Electrical Engineering Department, Faculty of Engineering, Assiut University, Assiut 71515, Egypt.
Sensors (Basel). 2022 May 6;22(9):3540. doi: 10.3390/s22093540.
Light field (LF) technology has become a focus of great interest (due to its use in many applications), especially since the introduction of the consumer LF camera, which facilitated the acquisition of dense LF images. Obtaining densely sampled LF images is costly due to the trade-off between spatial and angular resolutions. Accordingly, in this research, we suggest a learning-based solution to this challenging problem, reconstructing dense, high-quality LF images. Instead of training our model with several images of the same scene, we used raw LF images (lenslet images). The raw LF format enables the encoding of several images of the same scene into one image. Consequently, it helps the network to understand and simulate the relationship between different images, resulting in higher quality images. We divided our model into two successive modules: LFR and LF augmentation (LFA). Each module is represented using a convolutional neural network-based residual network (CNN). We trained our network to lessen the absolute error between the novel and reference views. Experimental findings on real-world datasets show that our suggested method has excellent performance and superiority over state-of-the-art approaches.

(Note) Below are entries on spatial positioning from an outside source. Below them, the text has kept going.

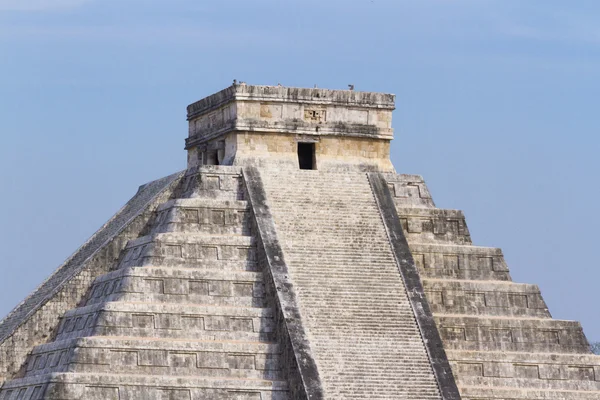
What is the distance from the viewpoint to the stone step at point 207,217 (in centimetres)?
3391

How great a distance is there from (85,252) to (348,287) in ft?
22.5

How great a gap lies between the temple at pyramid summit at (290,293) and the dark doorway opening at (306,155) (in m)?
0.04

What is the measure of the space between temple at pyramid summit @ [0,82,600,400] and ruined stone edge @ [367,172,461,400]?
0.12 feet

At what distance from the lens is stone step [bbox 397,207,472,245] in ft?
116

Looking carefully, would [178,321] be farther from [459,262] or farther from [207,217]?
[459,262]

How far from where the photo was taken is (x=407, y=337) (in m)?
32.6

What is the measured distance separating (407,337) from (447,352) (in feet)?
4.27

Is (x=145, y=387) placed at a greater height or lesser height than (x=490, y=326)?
lesser

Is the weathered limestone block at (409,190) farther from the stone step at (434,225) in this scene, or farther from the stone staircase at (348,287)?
the stone staircase at (348,287)

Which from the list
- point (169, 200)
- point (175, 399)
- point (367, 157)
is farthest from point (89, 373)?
point (367, 157)

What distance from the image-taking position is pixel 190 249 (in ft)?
109

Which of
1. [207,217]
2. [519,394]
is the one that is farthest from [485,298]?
[207,217]

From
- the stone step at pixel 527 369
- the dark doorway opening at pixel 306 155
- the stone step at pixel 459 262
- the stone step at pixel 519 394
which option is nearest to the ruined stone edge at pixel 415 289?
the stone step at pixel 459 262

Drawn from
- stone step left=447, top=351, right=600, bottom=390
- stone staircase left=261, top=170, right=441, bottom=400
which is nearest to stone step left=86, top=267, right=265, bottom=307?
stone staircase left=261, top=170, right=441, bottom=400
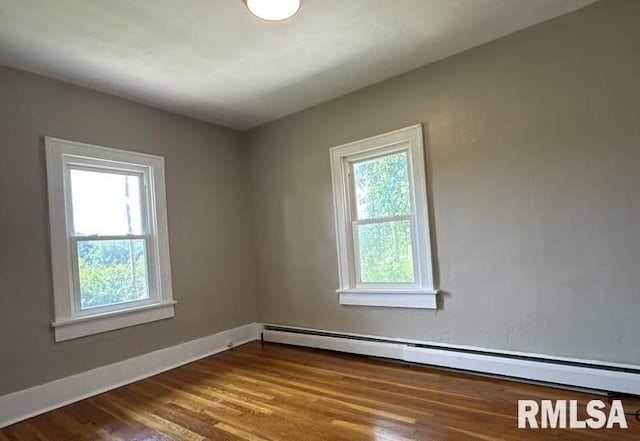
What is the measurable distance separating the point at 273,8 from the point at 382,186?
1.83m

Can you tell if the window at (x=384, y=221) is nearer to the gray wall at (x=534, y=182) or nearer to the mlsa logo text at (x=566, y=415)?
the gray wall at (x=534, y=182)

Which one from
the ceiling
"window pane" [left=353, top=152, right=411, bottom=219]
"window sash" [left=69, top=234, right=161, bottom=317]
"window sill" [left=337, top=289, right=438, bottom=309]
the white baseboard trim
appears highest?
the ceiling

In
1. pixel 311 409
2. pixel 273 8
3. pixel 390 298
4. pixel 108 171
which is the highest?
pixel 273 8

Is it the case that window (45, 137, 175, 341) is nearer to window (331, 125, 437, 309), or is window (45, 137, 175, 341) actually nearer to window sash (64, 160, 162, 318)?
window sash (64, 160, 162, 318)

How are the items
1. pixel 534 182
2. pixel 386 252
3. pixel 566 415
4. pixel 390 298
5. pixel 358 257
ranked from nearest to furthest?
1. pixel 566 415
2. pixel 534 182
3. pixel 390 298
4. pixel 386 252
5. pixel 358 257

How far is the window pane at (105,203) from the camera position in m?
3.04

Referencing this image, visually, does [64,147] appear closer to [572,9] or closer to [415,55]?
[415,55]

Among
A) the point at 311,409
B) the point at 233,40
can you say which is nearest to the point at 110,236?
the point at 233,40

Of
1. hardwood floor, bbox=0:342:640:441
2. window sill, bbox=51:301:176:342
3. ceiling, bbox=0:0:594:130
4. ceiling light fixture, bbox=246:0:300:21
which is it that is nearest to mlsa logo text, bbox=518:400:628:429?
hardwood floor, bbox=0:342:640:441

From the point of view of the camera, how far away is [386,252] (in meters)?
3.41

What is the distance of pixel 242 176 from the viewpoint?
14.6 feet

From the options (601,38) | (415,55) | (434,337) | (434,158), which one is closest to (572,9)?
(601,38)

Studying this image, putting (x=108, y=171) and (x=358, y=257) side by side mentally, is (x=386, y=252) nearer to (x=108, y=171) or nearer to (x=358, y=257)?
(x=358, y=257)

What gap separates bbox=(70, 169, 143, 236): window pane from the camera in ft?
9.96
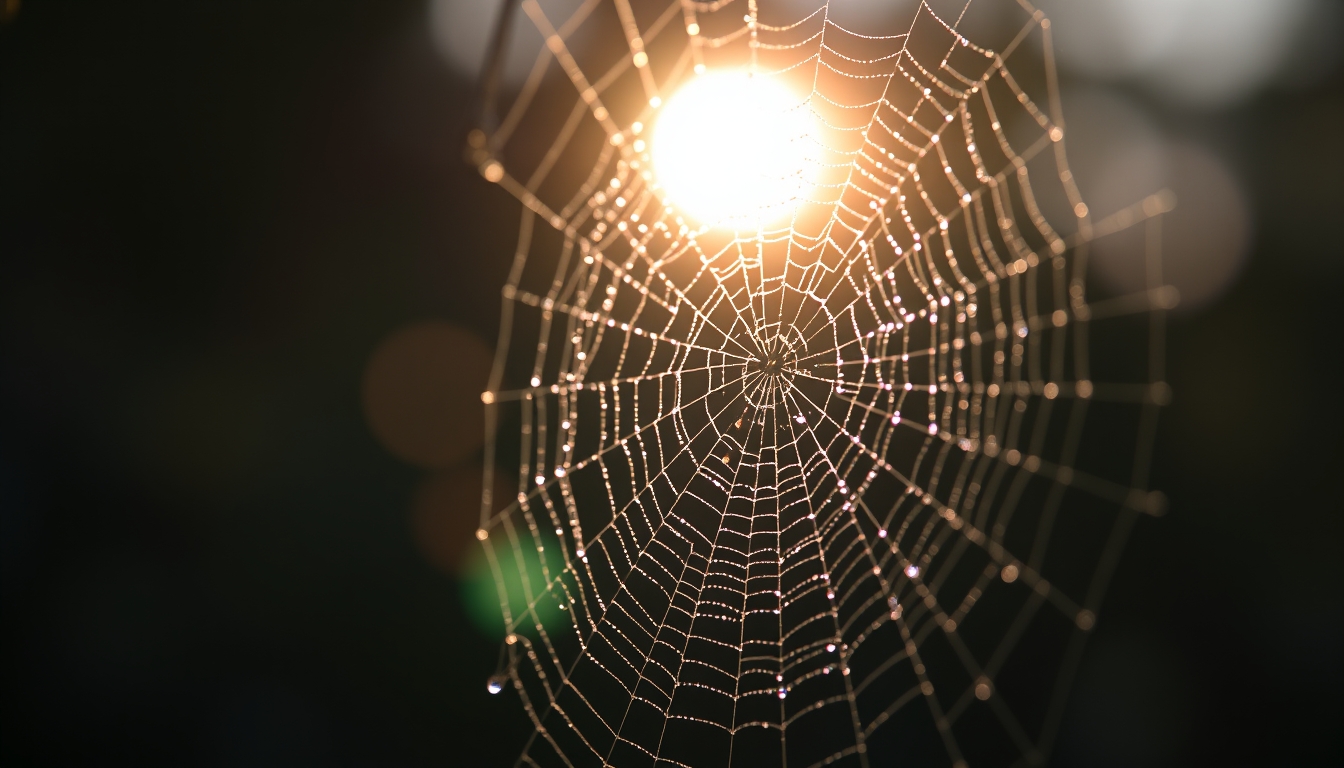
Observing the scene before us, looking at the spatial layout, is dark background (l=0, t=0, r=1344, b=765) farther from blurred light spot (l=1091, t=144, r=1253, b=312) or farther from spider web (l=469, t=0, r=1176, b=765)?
spider web (l=469, t=0, r=1176, b=765)

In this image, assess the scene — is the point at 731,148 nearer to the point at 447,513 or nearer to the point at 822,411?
the point at 822,411

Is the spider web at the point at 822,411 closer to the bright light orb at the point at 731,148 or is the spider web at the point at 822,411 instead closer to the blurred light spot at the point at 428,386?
the bright light orb at the point at 731,148

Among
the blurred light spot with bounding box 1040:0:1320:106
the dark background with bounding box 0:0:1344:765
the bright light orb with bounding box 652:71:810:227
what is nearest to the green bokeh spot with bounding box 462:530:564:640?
the dark background with bounding box 0:0:1344:765

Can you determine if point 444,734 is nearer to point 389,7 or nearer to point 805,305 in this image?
point 805,305

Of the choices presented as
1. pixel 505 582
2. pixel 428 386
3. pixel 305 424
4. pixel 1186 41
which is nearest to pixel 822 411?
pixel 505 582

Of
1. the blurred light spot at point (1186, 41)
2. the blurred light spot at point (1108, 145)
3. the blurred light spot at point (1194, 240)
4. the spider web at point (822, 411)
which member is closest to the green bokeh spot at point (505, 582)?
the spider web at point (822, 411)

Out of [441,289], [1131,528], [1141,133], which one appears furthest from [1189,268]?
[441,289]
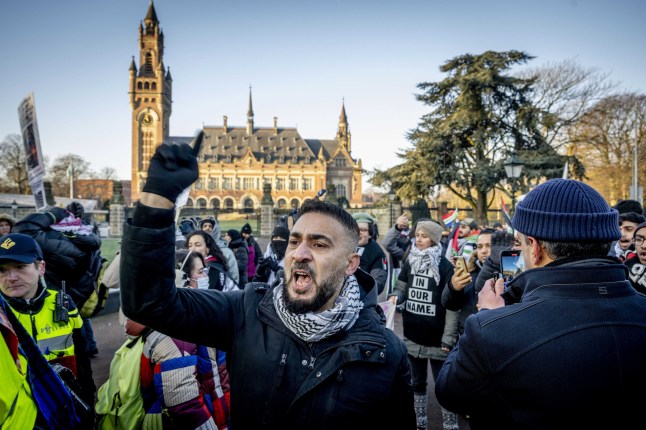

光场(LF)技术已成为研究热点(因其在许多应用中的应用),特别是自推出消费级 LF 相机以来,该相机促进了密集 LF 图像的获取。由于空间和角度分辨率之间的权衡,获得密集采样的 LF 图像代价高昂。因此,在这项研究中,我们提出了一种基于学习的解决方案,用于重建密集、高质量的 LF 图像。我们没有使用同一场景的多张图像来训练我们的模型,而是使用原始 LF 图像(微透镜图像)。原始 LF 格式可将同一场景的多张图像编码到一张图像中。因此,它有助于网络理解和模拟不同图像之间的关系,从而生成更高质量的图像。我们将模型分为两个连续的模块:LFR 和 LF 增强(LFA)。每个模块都使用基于卷积神经网络的残差网络(CNN)表示。我们训练网络以减少新视图和参考视图之间的绝对误差。在真实数据集上的实验结果表明,我们提出的方法具有出色的性能和优于最先进方法的优势。